The lawsuit, though, isn’t happening in a vacuum. Besides being assisted by the Brady gun-control group, it comes on the heels of New York’s embattled soon-to-be-former Governor Andrew Cuomo’s signing a law that attempts to work around PLCAA and encourages suits against gun makers. It also comes within days of the Biden administration’s announcement of a meeting with Democratic attorneys general from seven states and the District of Columbia in a renewed effort to repeal the law and to bring lawsuits against the firearm industry.
The meeting is striking, as the Department of Justice has defended the constitutionality of PLCAA in an ongoing lawsuit in Pennsylvania. In fact, courts across the country have upheld its legality time and again. The Biden administration, though, has made repealing PLCAA a priority, despite knowing the votes to do so don’t exist in the Senate.

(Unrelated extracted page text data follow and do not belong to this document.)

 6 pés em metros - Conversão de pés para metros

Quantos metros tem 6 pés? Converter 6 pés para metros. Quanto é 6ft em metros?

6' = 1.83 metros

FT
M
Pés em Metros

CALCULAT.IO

So now Biden is seeking ways to circumvent the will of Congress and impose gun control with “regulation through litigation,” or else to bankrupt and shutter the industry and with it the Second Amendment.
If you’re looking for someone who has been complicit in cross-border gun running, look no further than President Joe Biden. He was vice president during the Obama administration’s reckless Operation Fast and Furious, in which Attorney General Eric Holder’s Department of Justice allowed firearms to be illegally trafficked across the U.S.–Mexico border. Those firearms weren’t tracked once they were smuggled into Mexico. The bungled operation came to light after border agent Brian Terry was murdered by a Mexican national who possessed one of the firearms. Firearms from that ill-fated operation were recovered on both sides of the border, including a rifle that was found at the house of the notorious drug lord Joaquin “El Chapo” Guzman.
The firearm industry works diligently to keep firearms out of the hands of those who shouldn’t have them, especially criminals. Those efforts are hampered by the corruption of Mexican politicians who take millions in bribes from drug cartels that hold their citizens hostage. Mexico’s lawsuit is as cynical as it is preposterous. They would rather drag American gun companies into American courts than bring Mexican criminal cartels into their own.